Right. Job dependencies do this in PBS Pro.
> 2. Sometimes I can statically figure out the full tree structure of my
> jobs ahead of time, but other times I can't or won't, so I definitely
> need a scheduler that lets me submit new sub-jobs on the fly, from any
> node in the cluster.
Most jobs can have additional dependencies added at a later point in time, as long as the job still exists. Remember that once all the children of a job complete, then the job can be run. You can circumvent this by putting a hold on the job if you know that it has additional children you want to submit at a later point.
> 3. The jobs are ultimately all submitted by a small group of people
> who talk to each other, so I don't really care about any fancy
> security, cost accounting, "grid" support, or other such features
> aimed at large and/or loosely coupled organizations.
If you can get everyone to cooperate and work with each other, that's usually the best solution. For the times you cannot then quotas, fair-share policies, and job prioritizations are the tools you use.
> 4. I really, really want a good API for programmably interacting with
> the cluster scheduler and ALL of its features. I don't care too much
> what language the API is in as long as it's reasonably sane and I can
> readily write glue code to interface it to my language of choice.
Most of the commercial offerings have API and various GUI portals available.
> 5. Although I don't currently do any MPI programming, I would very
> much like the option to do so in the future, and integrate it smoothly
> with the cluster scheduler. I assume pretty much all cluster
> schedulers have that, though. (Erlang integration might also be nice.)
Should be no problem for any of the major offerings.
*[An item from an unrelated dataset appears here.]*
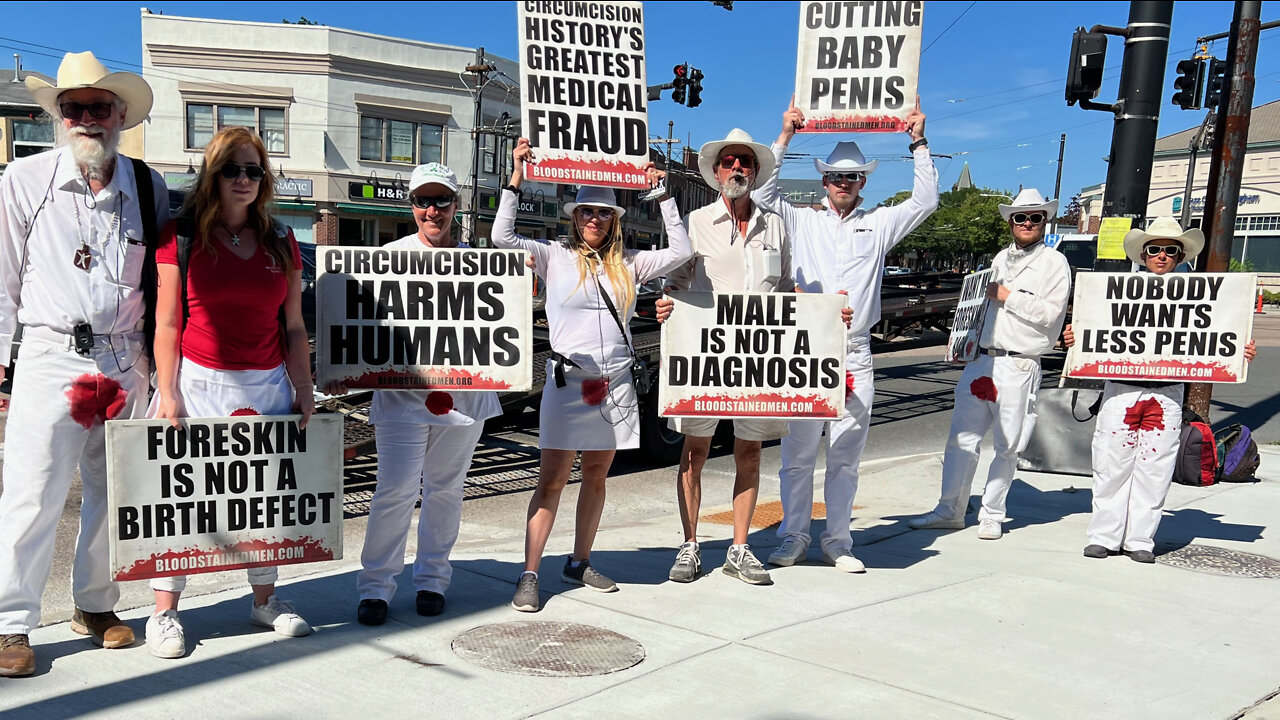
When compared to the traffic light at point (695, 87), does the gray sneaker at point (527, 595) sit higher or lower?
lower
> 6. Each of my individual leaf-node jobs will typically take c. 3 to 30
> minutes to complete, so my use shouldn't stress the scheduler's own
> performance too much. However, sometimes I screw that up and submit
> tons of jobs that each want to run for only a small amount of time,
> say 2 minutes or less, so it'd be nice if the scheduler is
> sufficiently efficient and low-latency to keep up with that.
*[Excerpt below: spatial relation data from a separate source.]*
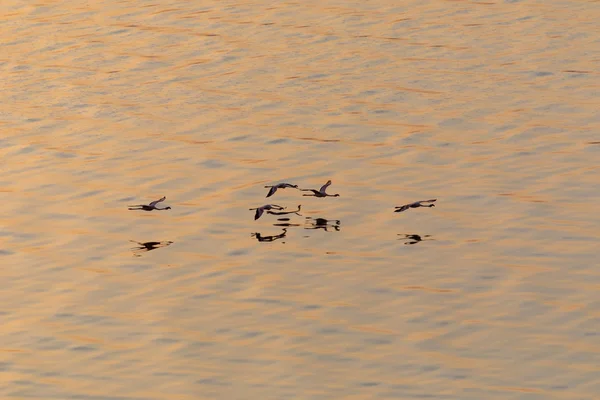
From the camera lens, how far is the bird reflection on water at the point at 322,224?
1293 inches

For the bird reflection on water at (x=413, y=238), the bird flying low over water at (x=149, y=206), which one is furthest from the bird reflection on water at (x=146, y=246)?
the bird reflection on water at (x=413, y=238)

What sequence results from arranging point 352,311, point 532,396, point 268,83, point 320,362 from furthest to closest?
point 268,83, point 352,311, point 320,362, point 532,396

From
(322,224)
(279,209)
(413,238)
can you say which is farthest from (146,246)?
(413,238)

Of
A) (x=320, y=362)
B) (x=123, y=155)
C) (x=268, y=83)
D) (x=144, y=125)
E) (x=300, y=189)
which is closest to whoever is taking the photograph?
(x=320, y=362)

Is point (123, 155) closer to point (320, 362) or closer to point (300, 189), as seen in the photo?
point (300, 189)

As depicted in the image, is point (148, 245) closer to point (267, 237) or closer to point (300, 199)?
point (267, 237)

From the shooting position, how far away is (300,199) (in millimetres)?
34875

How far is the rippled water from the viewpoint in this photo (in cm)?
2606

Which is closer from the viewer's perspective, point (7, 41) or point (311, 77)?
point (311, 77)

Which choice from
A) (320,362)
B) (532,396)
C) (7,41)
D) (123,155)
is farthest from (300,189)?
(7,41)

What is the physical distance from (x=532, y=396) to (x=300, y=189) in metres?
10.6

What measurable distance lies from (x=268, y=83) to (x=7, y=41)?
9.55m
That's actually a fairly challenging issue for many job scheduling engines and really depends on the total system/cluster size and configuration. Most should be able to handle it, but I will say that when you start getting down to that length of job, there are a lot of hidden gotchas that come to the surface, like disk I/O (if you are using shared data) and handling job failures (just to name a couple).
The bottom line is that short jobs are very inefficient and you should try and avoid them if possible.
> 7. When I submit a job, I should be able to easily (and optionally)
> give the scheduler my estimates of how much RAM and cpu time the job
> will need. The scheduler should track what resources the job ACTUALLY
> uses, and make it easy for me to monitor job status for both running
> and completed jobs, and then use that information to improve my
> resource estimates for future jobs. (AKA good APIs, yet again.)
Most of that is available through the job submission command line.
> 8. Of course the scheduler must have a good way to track all the basic
> information about my nodes: CPU sockets and cores, RAM, etc. Ideally
> it'd also be straightforward for me to extend the database of node
> properties as I see fit. Bonus points if it uses a good database
> (e.g. SQLite, PostgreSQL) and a reasonable data model for that stuff.
Again, management of node resources is part of pretty much all the offerings. Using a "true" database for this configuration data is usually not done (in my experience) mainly because it's pretty much overkill and has its own set of scaling limitations (in a 10000+ node cluster, you do not want all the node repeatedly accessing a single database for their configuration status).